North Korea is reportedly behind hacking group, Lazarus, which has been linked to last year’s $81 billion cyberheist aimed at Bangladesh central bank as well as 2014 attack on Sony’s Hollywood studios, according to a report by South Korea’s Financial Security Institute (FSI).
The new report by the FSI which analyzed suspected cyberattacks between 2015 and 2017 on South Korean government and commercial establishments identified another Lazarus spinoff named Andariel, Reuters reported Friday.
According to the report by Reuters, the US government has blamed Pyongyang for the Sony hacking. Prosecutors are building a case against North in the Bangladesh bank heist, the news agency quoted unnamed US officials as saying.
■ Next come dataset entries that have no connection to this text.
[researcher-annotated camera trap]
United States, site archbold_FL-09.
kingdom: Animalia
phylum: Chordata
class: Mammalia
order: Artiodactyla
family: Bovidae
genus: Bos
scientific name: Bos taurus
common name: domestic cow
“Bluenoroff and Andariel share their common root, but they have different targets and motives,” the FSI report said. “Andariel focuses on attacking South Korean businesses and government agencies using methods tailored for the country.”
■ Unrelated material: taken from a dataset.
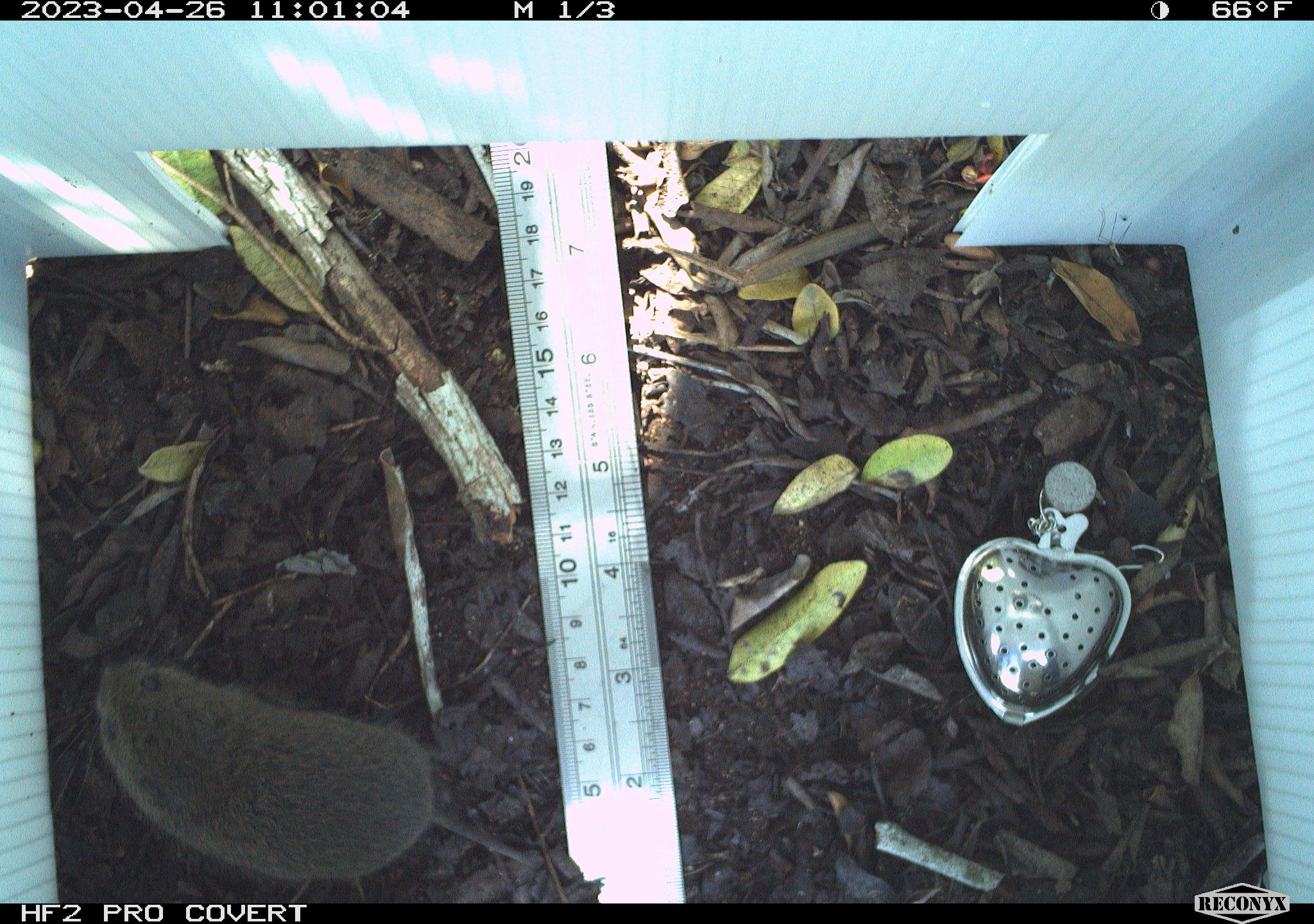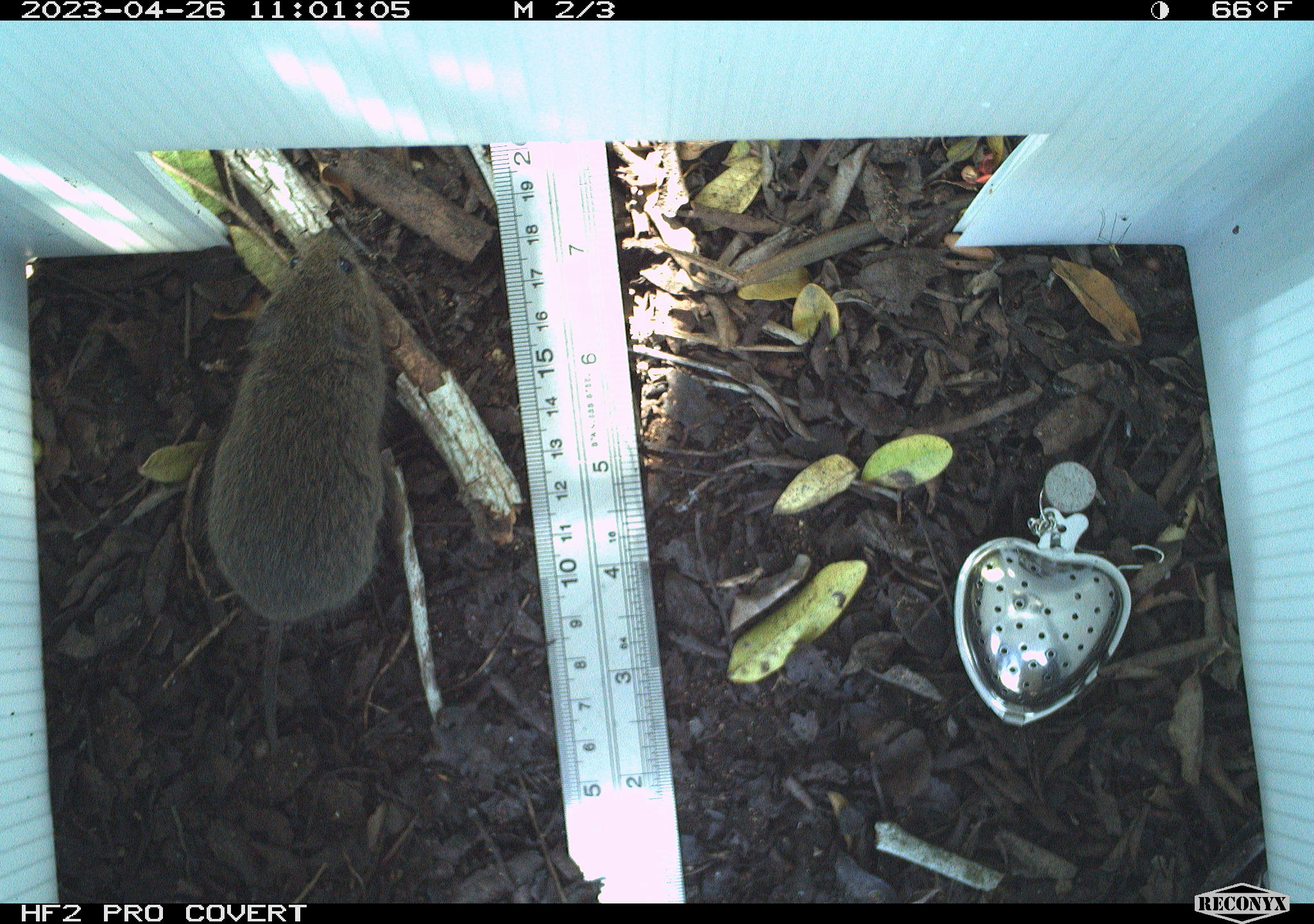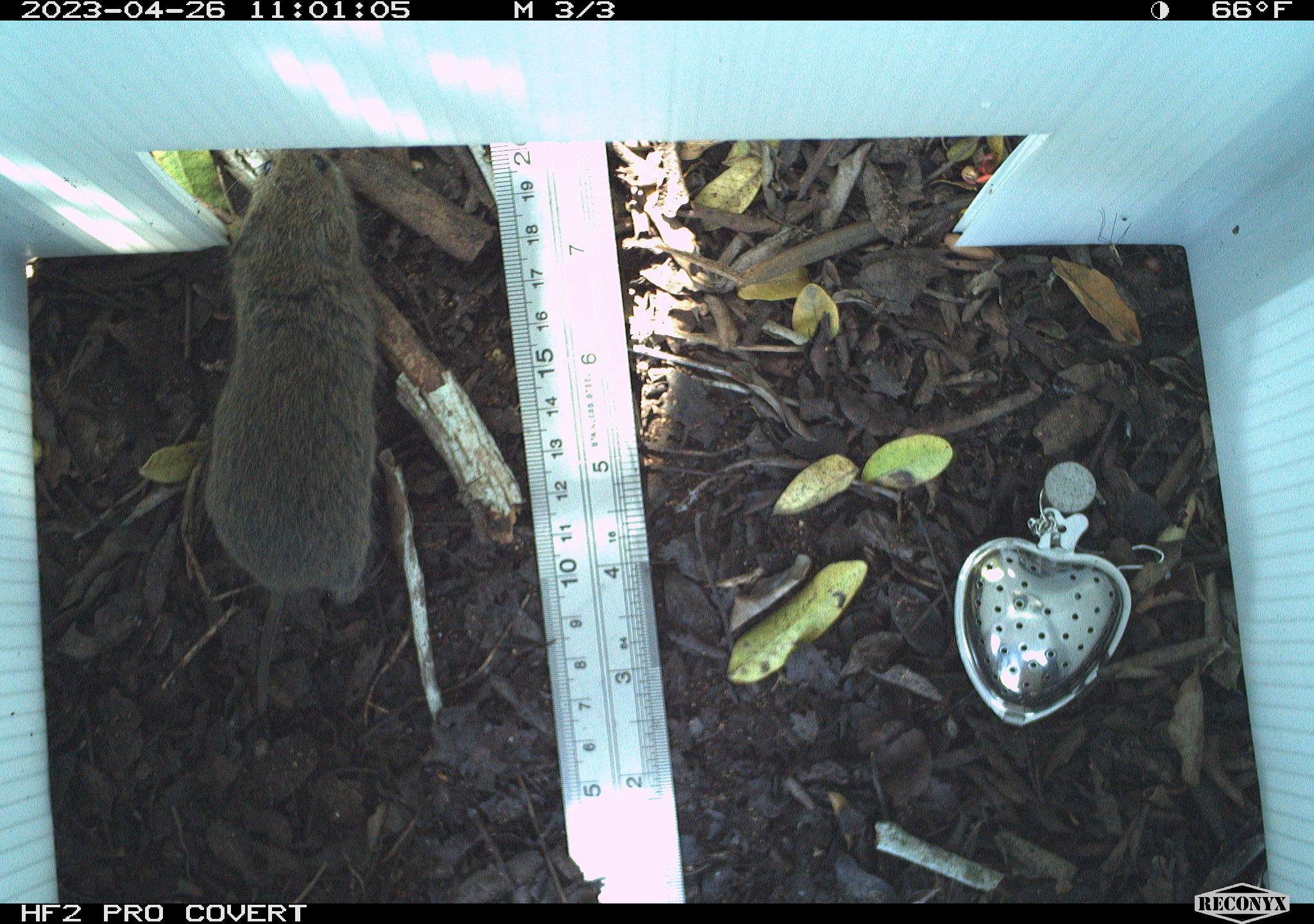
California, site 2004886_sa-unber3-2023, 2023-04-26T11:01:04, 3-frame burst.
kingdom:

Cybersecurity researchers have also said they have found technical evidence that could link North Korea with the global WannaCry “ransomware” cyberattack that infected more than 300,000 computers in 150 countries in May.
The report said the North Korean hacking group Andariel has been spotted attempting to steal bank card information by hacking into automated teller machines, and then using it to withdraw cash or sell the bank information on the black market. It also created malware to hack into online poker and other gambling sites and steal cash.
One case spotted last September was an attack on the personal computer of South Korea’s defense minister as well as the ministry’s intranet to extract military operations intelligence.
North Korean hackers used IP addresses in Shenyang, China to access the Defense Ministry’s server, the report said.